What did @ryanskipslegs actually say?
Ryan says he spent years in an extreme caloric deficit chasing a shredded physique, at one point eating as few as "20 to 25 grams" of fat per day. He got his testosterone checked in 2023 and landed at 370 ng/dL total and around 11 pg/mL free testosterone. He now says he is 23, experiencing brain fog, and is finally getting retested to see if things have improved or worsened. He credits a "flush protocol" loosely described as Mediterranean-meets-carnivore for whatever recovery he may have achieved. He also makes the argument that bodybuilders can look muscular while still having suppressed testosterone because low body fat, not muscle, drives the problem.
He is not claiming to be on TRT and explicitly says he wants to avoid it. He is also upfront that he does not yet have his new results.
Does the science back this up?
Mostly, yes. The link between prolonged energy restriction, very low dietary fat, and suppressed testosterone is one of the more consistent findings in exercise endocrinology. Ryan is not wrong about the mechanism, even if he does not name it.
Research published by Hamalainen et al. (1984, Hormone and Metabolic Research) established early that low-fat diets reduce serum testosterone. More recently, Whittaker and Wu (2021, Journal of Steroid Biochemistry and Molecular Biology) conducted a systematic review and found that low-fat diets were associated with a statistically significant reduction in testosterone compared to high-fat diets. The effect size was modest but real. Fat is a precursor to cholesterol, which is the backbone of steroid hormone synthesis, so chronically restricting dietary fat does disrupt the hormonal supply chain.
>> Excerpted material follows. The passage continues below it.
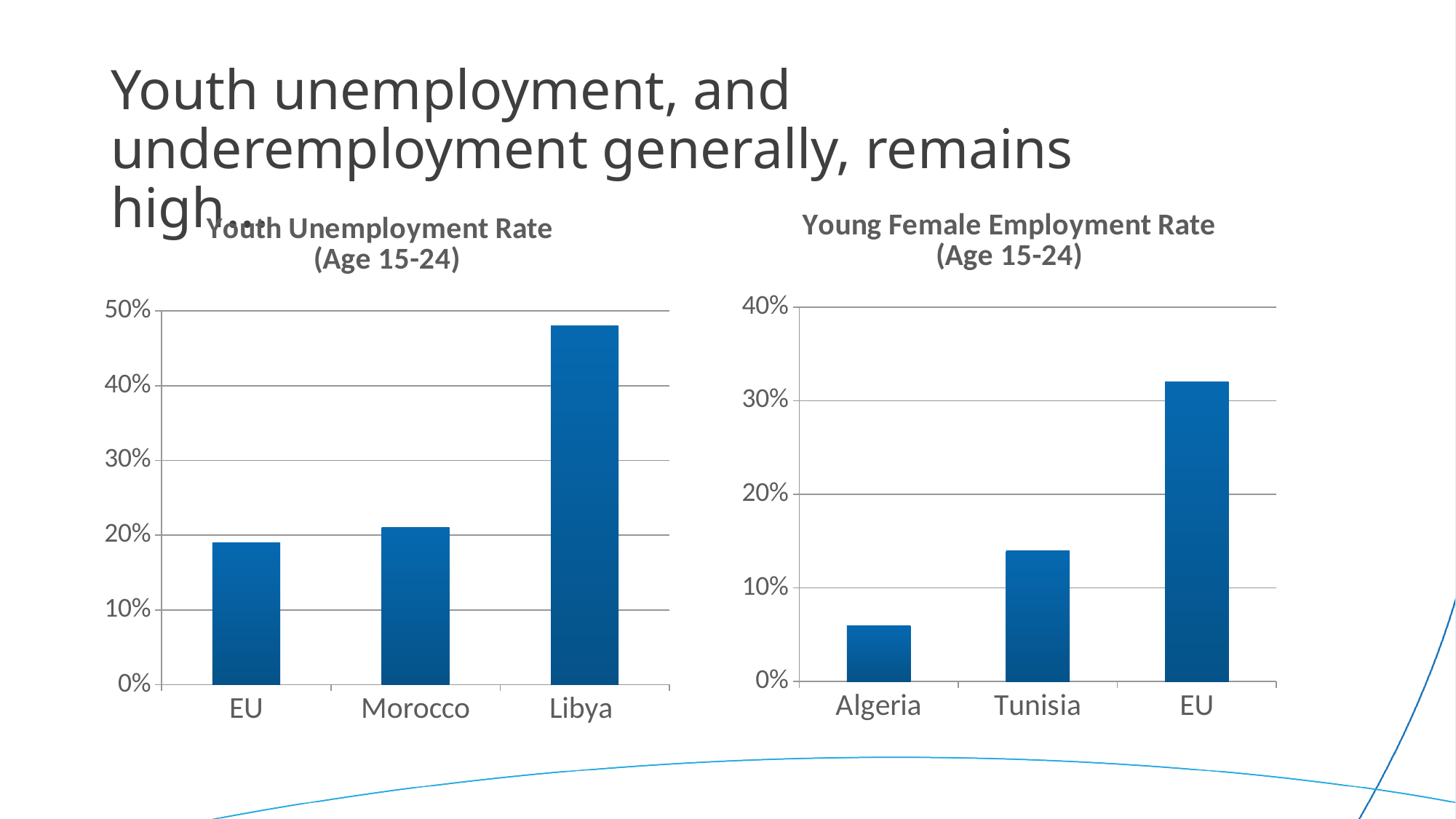
On the Youth Unemployment Rate (Age 15-24) chart, is the value for Morocco greater or less than 30%? less What kind of chart is the Youth Unemployment Rate (Age 15-24) chart? bar chart On the Young Female Employment Rate (Age 15-24) chart, do the values rise or fall from left to right across the categories? rise On the Youth Unemployment Rate (Age 15-24) chart, is the value for Libya greater or less than 40%? greater On the Young Female Employment Rate (Age 15-24) chart, is the value for Algeria greater or less than 10%? less On the Young Female Employment Rate (Age 15-24) chart, which country has the lowest young female employment rate? Algeria On the Young Female Employment Rate (Age 15-24) chart, which is larger, the value for Tunisia or the value for Algeria? Tunisia On the Youth Unemployment Rate (Age 15-24) chart, which category has the lowest value? EU On the Youth Unemployment Rate (Age 15-24) chart, how many countries are shown? 3 On the Youth Unemployment Rate (Age 15-24) chart, which country has the highest youth unemployment rate? Libya On the Young Female Employment Rate (Age 15-24) chart, which category has the highest value? EU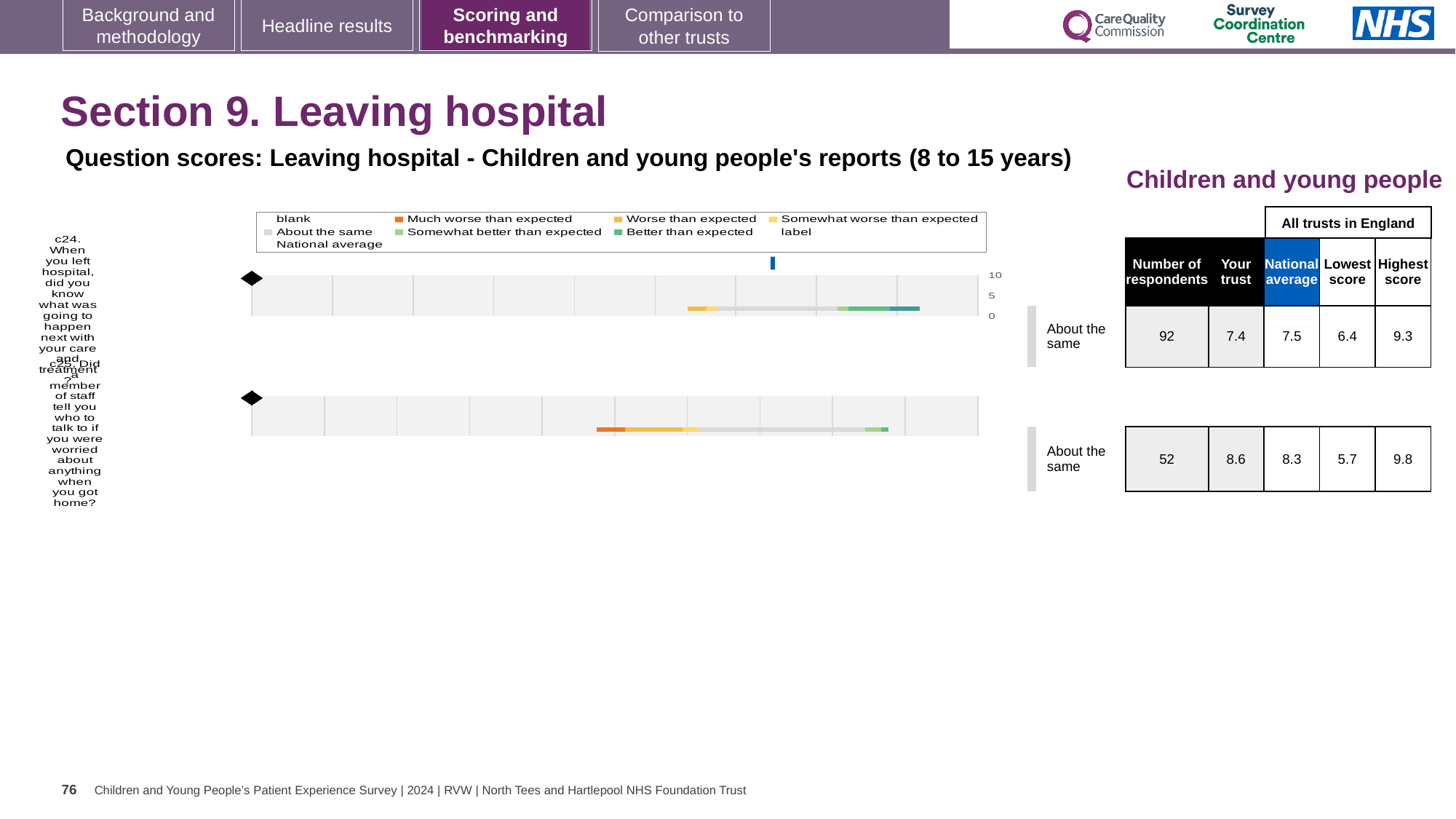
How many questions are plotted on the slide's charts? 2 What is the national average score for question c25 (Did a member of staff tell you who to talk to if you were worried about anything when you got home?)? 8.3 How many more respondents answered question c24 than question c25? 40 What is the difference between the 'Your trust' score and the national average for question c25? 0.3 For question c25, is the 'Your trust' score higher or lower than the national average? higher What is the 'Your trust' score for question c24 (When you left hospital, did you know what was going to happen next with your care and treatment?)? 7.4 How many respondents answered question c24? 92 What is the lowest score among all trusts in England for question c24? 6.4 Which question, c24 or c25, has the higher 'Your trust' score? c25 Is the 'Your trust' score for question c24 greater or less than 5 on the chart axis? greater What benchmark category is shown for both question c24 and question c25? About the same What is the highest score among all trusts in England for question c25? 9.8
The bodybuilding-specific data is also supportive. A 2021 study by Rossow et al. tracking natural bodybuilders during contest prep documented significant drops in testosterone as body fat declined. Some competitors did not fully recover after the competition ended. Ryan is describing this phenomenon accurately, even without citing the literature.
What did they get wrong (or right)?
Credit where it is due: the core claim holds up. Chronic severe caloric restriction combined with very low fat intake can suppress the hypothalamic-pituitary-gonadal axis. A total testosterone of 370 ng/dL at age 21 or 22 is genuinely on the low end. The Endocrine Society defines male hypogonadism as total testosterone below 300 ng/dL, but many clinicians treat symptoms in patients whose levels fall between 300 and 400 ng/dL, particularly when free testosterone is also low.
Where Ryan gets fuzzy is the "flush protocol" framing. There is no clinical literature supporting a named "flush protocol" combining Mediterranean and carnivore dietary patterns as a validated testosterone restoration strategy. These two diets have meaningfully different macronutrient philosophies. The Mediterranean diet is studied and has some hormonal data behind it. The carnivore diet does not have strong long-term testosterone data. He may have simply improved his fat intake and caloric balance, which would be sufficient to explain partial recovery. The label he puts on it is not backed by evidence.
He also does not mention sleep, stress, or zinc status, all of which are independently relevant to testosterone levels in young men.
What should you actually know?
If you have spent years in aggressive caloric restriction and are now experiencing symptoms like brain fog, low energy, or reduced libido, getting a full hormonal panel is a reasonable and low-risk step. That panel should include total testosterone, free testosterone, LH, FSH, SHBG, and ideally cortisol and thyroid markers. A single number without context is hard to interpret.
370 ng/dL with symptoms at age 23 is worth taking seriously, but it is not automatically a TRT indication. Lifestyle correction, specifically restoring adequate caloric intake, increasing dietary fat to at least 20 to 35 percent of total calories per dietary guidelines, prioritizing sleep, and managing chronic stress, has documented effects on testosterone recovery in young men. Cadet et al. (2020, Translational Andrology and Urology) noted that reversible secondary hypogonadism in young men is common and often lifestyle-driven.
TRT is a clinical decision made with a licensed provider based on labs, symptoms, and medical history. It is not something to jump into or avoid purely based on a TikTok narrative. If levels come back low again, that conversation belongs with a board-certified endocrinologist or urologist, not a social media comment section.